Une première représentation schématique des conditions d’émergence d’une entreprise apparaît comme la rencontre entre un besoin compris ou supposé de la part d’une clientèle et la capacité de fournir une offre. Les deux choses étant reliées par une capacité d’opérer la transaction en récoltant le paiement.
Mais au centre de ce phénomène de concrétisation, il y a avant tout (au minimum) une personne. Le créateur de l’entreprise. Il n’y a pas d’entreprise sans créateur
Bertrand rappelle un livre « Batisseurs d’empires par accident » sur l’histoire des NTIC qui retrace trois temps dans la vie d’une entreprise : le temps des défricheurs, celui des bâtisseurs et celui des gestionnaires.
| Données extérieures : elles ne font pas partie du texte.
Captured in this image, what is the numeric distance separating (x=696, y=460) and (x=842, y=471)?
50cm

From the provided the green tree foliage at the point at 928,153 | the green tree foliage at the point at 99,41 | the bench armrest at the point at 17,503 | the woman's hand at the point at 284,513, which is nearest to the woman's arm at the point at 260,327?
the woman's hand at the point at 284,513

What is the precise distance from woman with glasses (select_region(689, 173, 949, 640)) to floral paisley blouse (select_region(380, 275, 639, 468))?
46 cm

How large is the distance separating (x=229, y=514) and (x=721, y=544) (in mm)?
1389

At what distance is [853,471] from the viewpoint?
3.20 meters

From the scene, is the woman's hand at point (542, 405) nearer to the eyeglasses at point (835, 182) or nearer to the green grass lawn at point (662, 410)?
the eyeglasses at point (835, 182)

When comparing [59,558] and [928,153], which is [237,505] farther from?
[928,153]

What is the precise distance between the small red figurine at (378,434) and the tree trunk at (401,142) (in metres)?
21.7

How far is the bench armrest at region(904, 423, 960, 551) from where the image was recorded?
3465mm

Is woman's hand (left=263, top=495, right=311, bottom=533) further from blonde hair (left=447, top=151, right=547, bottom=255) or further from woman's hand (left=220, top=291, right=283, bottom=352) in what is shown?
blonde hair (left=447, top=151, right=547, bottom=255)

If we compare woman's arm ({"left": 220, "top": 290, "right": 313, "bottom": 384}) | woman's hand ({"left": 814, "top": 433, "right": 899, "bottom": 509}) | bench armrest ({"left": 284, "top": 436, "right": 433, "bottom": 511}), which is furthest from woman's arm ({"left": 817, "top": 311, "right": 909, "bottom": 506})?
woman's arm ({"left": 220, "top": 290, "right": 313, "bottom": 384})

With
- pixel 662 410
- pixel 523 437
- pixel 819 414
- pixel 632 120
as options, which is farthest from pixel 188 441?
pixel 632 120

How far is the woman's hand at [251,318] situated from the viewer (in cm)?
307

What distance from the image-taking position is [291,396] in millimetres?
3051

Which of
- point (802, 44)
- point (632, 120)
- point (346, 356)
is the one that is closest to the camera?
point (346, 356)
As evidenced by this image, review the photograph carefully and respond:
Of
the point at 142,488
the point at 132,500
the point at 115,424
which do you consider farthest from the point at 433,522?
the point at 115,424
Le mythe du créateur nourrit et organise l’entreprise comme un puissant mèmeplexe symbolique. La présence de ces mèmes symboliques fait l’objet de mutations. Dans certaines boites, comme Accor ou Hewlett Packard le mythe est encore vivant et se maintient de façon stable dans le code mémétique des solutions courantes.
Lors d’une conférence sur les blogs (un autre objet que l’on peut créer, comme une entreprise) j’ai entendu Dominique Cardon, un sociologue de chez France Télécom, spécialiste des nouveaux usages, évoquer le fait que souvent, la création d’un blog correspond à une situation de surcharge émotionnelle, consécutive à des événements très forts comme la perte d’un proche, d’un emploi, ou une expérience personnelle marquante.
Pour une création d’entreprise, on peut également suspecter une surcharge émotionnelle au moment de la création. Bernard évoque son expérience de création d’entreprise effectuée dans les 24 heures suivant sa démission d’un autre job.
Quelles motivations pour le créateur d’entreprise ?
Le plaisir de jouer, risquer, gagner
Faire connaître ce que l’on aime, ce que l’on fait bien
Sentiment d’urgence, une opportunité à saisir immédiatement
Faire comme Papa
Gagner ma vie tout seul
Exploiter un modèle qui marche
Etre reconnu par la société
Mieux répondre à un besoin que l’on ressent
Envie de posséder voiture, bateau, maison, etc.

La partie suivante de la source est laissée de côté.